DAY 20-100 DAYS MLCODE: Decision Tree part 4

My Tech World

DAY 20-100 DAYS MLCODE: Decision Tree part 4

November 29, 2018 100-Days-Of-ML-Code blog 0

This is a continuation of our previous blog about training decision trees on Moon dataset. In this blog, we’ll try to train a model on a smaller subset of the training dataset. For example, we created the 100000 training instance of the moon data set. Now in this blog, we are going to train 100 training instances together. That means entire training set is divided into 1,000 subsets and each subset has 100 instances.

Lets start by first splitting the data into 1,000 subsets using SciKit Learn ShuffleSplit class:

from sklearn.model_selection import ShuffleSplit

trees_no = 1000
instances_no = 100

sub_sets = []

shuffle = ShuffleSplit(n_splits= trees_no, test_size=len(X_train) - instances_no, random_state=42)
for train_index, test_index in shuffle.split(X_train):
    X_mini_train = X_train[train_index]
    y_mini_train = y_train[train_index]
    sub_sets.append((X_mini_train, y_mini_train))

The above code will prepare the subset of training instances.

Let’s now train these subsets using the best hyper parameter values calculated on yesterday’s blog. Once we train these subsets , measure the accuracy of each trees on the training set.

from sklearn.base import clone

forest = [clone(grid_search_cv.best_estimator_) for _ in range(trees_no)]

accuracy_scores = []

for tree, (X_mini_train, y_mini_train) in zip(forest, sub_sets):
    tree.fit(X_mini_train, y_mini_train)
    y_pred = tree.predict(X_test)
    accuracy_scores.append(accuracy_score(y_test, y_pred))

np.mean(accuracy_scores)

Output: 0.8297994999999999

This is definitely lower than the our previous decision tree classifier.

Instead of rely on the above way, let’s predict the output of 1,000 trees for each instance of test data.
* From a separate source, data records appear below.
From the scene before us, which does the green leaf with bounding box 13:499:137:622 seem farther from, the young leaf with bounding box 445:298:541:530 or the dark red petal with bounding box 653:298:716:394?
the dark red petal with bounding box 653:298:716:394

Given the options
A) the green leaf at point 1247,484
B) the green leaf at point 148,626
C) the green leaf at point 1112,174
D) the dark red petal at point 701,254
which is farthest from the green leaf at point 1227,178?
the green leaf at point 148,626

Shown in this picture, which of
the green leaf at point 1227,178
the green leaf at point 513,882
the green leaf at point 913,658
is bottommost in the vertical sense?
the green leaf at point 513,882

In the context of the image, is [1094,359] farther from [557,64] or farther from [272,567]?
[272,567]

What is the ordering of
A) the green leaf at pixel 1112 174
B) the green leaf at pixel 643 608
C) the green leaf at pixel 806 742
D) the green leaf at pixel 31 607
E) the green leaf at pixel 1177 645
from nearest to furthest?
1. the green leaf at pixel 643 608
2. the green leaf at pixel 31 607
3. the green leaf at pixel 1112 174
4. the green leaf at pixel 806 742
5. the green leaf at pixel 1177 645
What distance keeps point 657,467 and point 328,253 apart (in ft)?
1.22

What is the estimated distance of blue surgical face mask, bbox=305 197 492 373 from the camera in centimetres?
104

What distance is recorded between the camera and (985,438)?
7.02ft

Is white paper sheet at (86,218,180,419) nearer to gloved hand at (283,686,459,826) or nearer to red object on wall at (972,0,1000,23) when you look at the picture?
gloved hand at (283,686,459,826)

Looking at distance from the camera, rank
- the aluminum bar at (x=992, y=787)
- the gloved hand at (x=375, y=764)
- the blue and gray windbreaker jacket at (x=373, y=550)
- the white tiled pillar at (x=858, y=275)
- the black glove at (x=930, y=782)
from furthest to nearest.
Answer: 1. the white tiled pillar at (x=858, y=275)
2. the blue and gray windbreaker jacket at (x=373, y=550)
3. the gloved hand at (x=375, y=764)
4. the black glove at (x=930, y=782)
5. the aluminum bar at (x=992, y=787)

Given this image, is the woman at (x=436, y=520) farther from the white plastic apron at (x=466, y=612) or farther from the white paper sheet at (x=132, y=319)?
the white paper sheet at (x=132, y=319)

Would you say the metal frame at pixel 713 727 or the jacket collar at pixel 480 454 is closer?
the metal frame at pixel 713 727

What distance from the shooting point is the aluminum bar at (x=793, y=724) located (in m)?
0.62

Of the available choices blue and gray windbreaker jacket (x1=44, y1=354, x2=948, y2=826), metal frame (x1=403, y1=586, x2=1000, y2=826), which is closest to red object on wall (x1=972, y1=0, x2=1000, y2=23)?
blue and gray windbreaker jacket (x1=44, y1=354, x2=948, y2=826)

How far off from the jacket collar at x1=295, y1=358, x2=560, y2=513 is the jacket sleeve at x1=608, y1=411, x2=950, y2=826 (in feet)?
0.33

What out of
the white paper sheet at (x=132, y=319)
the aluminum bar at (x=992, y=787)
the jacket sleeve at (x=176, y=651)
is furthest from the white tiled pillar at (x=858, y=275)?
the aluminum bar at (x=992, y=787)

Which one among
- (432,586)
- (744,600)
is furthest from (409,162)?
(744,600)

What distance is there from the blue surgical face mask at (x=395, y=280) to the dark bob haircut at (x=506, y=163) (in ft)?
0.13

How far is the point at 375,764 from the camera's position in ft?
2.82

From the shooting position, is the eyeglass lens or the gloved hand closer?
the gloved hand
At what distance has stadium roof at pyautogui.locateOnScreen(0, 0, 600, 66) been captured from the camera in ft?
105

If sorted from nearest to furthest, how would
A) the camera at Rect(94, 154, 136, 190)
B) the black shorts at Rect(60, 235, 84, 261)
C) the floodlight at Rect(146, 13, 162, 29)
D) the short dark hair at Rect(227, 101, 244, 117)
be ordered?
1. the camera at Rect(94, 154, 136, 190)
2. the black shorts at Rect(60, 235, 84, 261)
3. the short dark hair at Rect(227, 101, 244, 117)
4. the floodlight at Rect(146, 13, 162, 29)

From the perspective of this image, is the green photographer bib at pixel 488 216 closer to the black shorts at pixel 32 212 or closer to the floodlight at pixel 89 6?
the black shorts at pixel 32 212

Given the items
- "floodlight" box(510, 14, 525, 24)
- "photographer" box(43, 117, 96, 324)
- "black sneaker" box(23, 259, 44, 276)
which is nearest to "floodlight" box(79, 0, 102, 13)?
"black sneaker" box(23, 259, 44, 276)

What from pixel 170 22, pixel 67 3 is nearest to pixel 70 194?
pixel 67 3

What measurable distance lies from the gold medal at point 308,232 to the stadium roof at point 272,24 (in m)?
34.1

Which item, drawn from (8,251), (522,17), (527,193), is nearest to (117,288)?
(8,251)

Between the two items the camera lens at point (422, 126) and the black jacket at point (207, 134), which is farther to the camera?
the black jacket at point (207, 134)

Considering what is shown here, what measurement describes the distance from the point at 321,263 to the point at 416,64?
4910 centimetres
Once we have all the predictions, select the one which is more frequent in the output. This is like voting, which predicated value got most vote from trees ( in our case 1,000).
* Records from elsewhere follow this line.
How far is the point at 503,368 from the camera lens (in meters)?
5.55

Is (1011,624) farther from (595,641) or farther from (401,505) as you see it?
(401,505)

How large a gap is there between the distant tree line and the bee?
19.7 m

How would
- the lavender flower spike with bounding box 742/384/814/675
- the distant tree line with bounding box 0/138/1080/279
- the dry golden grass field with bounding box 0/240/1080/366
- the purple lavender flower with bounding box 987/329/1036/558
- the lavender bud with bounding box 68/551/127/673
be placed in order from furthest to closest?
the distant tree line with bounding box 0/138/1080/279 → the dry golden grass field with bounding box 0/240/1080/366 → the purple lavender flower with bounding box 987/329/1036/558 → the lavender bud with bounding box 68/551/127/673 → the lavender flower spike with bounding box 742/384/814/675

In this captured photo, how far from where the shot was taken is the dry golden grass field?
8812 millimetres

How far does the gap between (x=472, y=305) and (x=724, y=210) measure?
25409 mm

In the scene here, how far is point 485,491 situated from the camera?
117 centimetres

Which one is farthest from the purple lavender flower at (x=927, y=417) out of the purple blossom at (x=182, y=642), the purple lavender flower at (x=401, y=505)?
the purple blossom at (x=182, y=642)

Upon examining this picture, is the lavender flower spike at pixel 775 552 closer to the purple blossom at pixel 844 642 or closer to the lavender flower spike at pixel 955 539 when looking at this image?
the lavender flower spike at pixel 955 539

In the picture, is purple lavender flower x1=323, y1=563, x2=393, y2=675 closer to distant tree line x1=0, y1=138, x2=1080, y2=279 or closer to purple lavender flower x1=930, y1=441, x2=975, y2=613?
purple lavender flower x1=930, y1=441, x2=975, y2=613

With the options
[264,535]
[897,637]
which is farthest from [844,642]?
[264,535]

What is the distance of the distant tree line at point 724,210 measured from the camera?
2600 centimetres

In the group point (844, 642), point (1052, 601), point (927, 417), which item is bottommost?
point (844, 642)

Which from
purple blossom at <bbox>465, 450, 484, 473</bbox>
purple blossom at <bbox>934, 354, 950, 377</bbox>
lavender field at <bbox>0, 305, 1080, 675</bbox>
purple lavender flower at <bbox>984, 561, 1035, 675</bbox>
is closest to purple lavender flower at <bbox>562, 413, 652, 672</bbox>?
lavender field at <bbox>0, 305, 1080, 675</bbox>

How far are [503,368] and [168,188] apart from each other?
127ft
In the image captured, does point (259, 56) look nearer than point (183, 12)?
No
Let’s prepare the prediction list.

Y_pred = np.empty([trees_no, len(X_test)], dtype=np.uint8)

for tree_index, tree in enumerate(forest):
    Y_pred[tree_index] = tree.predict(X_test)

Now we have all the predictions, let’s get the most frequent values using the mode() function of Stats class of SciKit-Learn.
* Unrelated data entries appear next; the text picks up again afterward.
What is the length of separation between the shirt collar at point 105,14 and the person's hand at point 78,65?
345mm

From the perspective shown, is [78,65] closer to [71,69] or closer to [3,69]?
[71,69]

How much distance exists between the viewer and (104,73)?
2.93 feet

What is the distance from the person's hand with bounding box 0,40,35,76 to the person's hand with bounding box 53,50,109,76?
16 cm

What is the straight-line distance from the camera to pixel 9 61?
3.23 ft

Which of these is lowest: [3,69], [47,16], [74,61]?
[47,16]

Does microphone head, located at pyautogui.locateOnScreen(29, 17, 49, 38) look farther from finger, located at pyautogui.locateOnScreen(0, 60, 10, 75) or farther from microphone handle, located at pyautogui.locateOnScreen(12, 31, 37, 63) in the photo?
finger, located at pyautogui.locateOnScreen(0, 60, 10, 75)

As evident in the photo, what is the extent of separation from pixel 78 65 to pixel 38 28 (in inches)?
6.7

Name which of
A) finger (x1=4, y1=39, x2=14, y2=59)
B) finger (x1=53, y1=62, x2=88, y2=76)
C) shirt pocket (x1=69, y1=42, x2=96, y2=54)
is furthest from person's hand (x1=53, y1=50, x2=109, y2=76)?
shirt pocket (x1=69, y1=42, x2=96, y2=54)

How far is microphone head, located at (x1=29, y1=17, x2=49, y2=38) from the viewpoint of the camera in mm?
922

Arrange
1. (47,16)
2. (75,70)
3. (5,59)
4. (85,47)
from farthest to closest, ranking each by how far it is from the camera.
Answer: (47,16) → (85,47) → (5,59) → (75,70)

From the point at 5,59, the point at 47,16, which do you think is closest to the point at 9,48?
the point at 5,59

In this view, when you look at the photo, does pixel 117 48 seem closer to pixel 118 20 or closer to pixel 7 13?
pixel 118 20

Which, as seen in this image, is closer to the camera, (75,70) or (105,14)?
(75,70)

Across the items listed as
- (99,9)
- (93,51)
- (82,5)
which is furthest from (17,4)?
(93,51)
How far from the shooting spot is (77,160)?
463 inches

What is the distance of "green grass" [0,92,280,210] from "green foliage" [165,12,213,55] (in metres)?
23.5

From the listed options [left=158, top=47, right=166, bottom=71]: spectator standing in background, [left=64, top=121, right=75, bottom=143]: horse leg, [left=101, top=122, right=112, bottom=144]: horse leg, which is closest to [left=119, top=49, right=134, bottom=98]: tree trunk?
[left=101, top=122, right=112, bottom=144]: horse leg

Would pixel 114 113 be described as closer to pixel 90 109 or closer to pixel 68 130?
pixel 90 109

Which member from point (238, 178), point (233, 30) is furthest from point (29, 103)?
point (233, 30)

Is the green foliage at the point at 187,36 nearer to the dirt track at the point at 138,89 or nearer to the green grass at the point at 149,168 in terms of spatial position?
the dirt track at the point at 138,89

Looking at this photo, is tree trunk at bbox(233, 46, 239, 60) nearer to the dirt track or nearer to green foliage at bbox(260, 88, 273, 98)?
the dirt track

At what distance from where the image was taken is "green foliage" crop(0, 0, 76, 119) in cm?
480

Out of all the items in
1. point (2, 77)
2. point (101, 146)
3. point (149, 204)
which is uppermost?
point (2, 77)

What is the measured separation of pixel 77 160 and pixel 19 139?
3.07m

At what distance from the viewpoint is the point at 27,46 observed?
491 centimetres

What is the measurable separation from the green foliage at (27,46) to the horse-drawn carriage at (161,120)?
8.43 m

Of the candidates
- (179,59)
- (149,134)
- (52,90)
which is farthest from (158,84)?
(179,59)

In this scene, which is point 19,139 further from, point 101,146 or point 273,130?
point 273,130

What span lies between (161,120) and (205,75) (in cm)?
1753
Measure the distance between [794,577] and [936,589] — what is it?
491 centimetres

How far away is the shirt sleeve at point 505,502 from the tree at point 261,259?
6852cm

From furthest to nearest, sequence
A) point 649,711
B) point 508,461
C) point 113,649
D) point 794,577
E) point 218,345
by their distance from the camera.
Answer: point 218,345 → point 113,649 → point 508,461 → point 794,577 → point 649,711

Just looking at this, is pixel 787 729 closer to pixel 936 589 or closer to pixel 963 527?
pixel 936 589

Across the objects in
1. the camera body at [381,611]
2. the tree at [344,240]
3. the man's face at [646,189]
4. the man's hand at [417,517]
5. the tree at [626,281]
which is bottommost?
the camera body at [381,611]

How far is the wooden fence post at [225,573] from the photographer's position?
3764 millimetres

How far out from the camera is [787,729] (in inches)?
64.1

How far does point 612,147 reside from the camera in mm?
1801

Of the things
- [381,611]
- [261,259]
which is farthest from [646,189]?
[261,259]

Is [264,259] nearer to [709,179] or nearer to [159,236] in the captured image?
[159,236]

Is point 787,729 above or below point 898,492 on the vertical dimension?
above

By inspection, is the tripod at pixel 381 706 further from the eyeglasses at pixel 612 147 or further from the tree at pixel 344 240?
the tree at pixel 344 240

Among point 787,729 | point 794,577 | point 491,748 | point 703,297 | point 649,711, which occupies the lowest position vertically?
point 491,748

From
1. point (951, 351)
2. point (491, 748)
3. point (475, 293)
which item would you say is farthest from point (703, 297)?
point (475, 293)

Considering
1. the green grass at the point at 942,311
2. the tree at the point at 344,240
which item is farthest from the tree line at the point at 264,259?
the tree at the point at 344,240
from scipy.stats import mode

y_pred_max_votes, votes_no = mode(Y_pred, axis=0)

Accuracy

Now let’s calculate the accuracy of the model.

accuracy_score(y_test, y_pred_max_votes.reshape([-1]))

Output: 0.901

This is slightly better than ours yesterday model.  And the way we have divided the training set and created more than one tree , is nothing but a Rand Forest algorithm and we have training our model using Random Forest technique. In next blog we’ll discuss in more detail about Random Forest.

In conclusion, if you divide the dataset into subsets of training instances such a way that you can train a small number of training instances. You can then use the most voted prediction as your final prediction and this technique is called Random forest. You can find the entire codes of yesterday’s and today’s blog here.